**SET EXERCISE**
Repeat what the lines below say, word for word, and skip every image.

[Part of a data file]
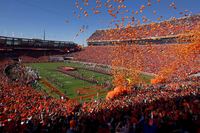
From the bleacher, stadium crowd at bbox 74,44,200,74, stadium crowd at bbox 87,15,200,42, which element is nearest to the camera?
stadium crowd at bbox 74,44,200,74

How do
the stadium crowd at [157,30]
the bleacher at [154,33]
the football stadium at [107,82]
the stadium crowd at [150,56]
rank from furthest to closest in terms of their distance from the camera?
the stadium crowd at [157,30] < the bleacher at [154,33] < the stadium crowd at [150,56] < the football stadium at [107,82]

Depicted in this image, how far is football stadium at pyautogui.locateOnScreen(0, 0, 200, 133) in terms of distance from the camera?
24.0ft

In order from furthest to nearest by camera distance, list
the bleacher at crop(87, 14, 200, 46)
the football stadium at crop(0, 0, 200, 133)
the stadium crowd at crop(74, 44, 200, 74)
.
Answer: the bleacher at crop(87, 14, 200, 46), the stadium crowd at crop(74, 44, 200, 74), the football stadium at crop(0, 0, 200, 133)

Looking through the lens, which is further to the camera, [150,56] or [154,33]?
[154,33]

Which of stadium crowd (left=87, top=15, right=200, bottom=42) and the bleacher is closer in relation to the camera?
the bleacher

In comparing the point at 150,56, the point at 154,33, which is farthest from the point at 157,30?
the point at 150,56

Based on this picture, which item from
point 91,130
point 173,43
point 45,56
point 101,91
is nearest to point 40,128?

**EXPECTED OUTPUT**
From the bleacher, stadium crowd at bbox 74,44,200,74, stadium crowd at bbox 87,15,200,42, which element is nearest to the camera?
stadium crowd at bbox 74,44,200,74

How do
the stadium crowd at [157,30]
the bleacher at [154,33]
the football stadium at [107,82]
the stadium crowd at [150,56]
rank from furthest to closest in terms of their distance from the camera?
the stadium crowd at [157,30] < the bleacher at [154,33] < the stadium crowd at [150,56] < the football stadium at [107,82]

Depicted in this image, how far is football stadium at pyautogui.locateOnScreen(0, 0, 200, 133) in terms of distance from the camera?
24.0ft

In order from furthest to nearest by camera distance, list
the bleacher at crop(87, 14, 200, 46)
the football stadium at crop(0, 0, 200, 133)
the stadium crowd at crop(74, 44, 200, 74)
.
Answer: the bleacher at crop(87, 14, 200, 46), the stadium crowd at crop(74, 44, 200, 74), the football stadium at crop(0, 0, 200, 133)

Looking through the lens, which is further to the camera, [150,56] or [154,33]?
[154,33]

Which of stadium crowd (left=87, top=15, right=200, bottom=42) and the bleacher is closer in relation to the camera?
the bleacher

In comparing the point at 150,56, the point at 154,33, which is farthest from the point at 157,30?
the point at 150,56

Based on this picture, which item from
point 91,130
point 173,43
point 45,56
point 101,91
is nearest to point 40,128?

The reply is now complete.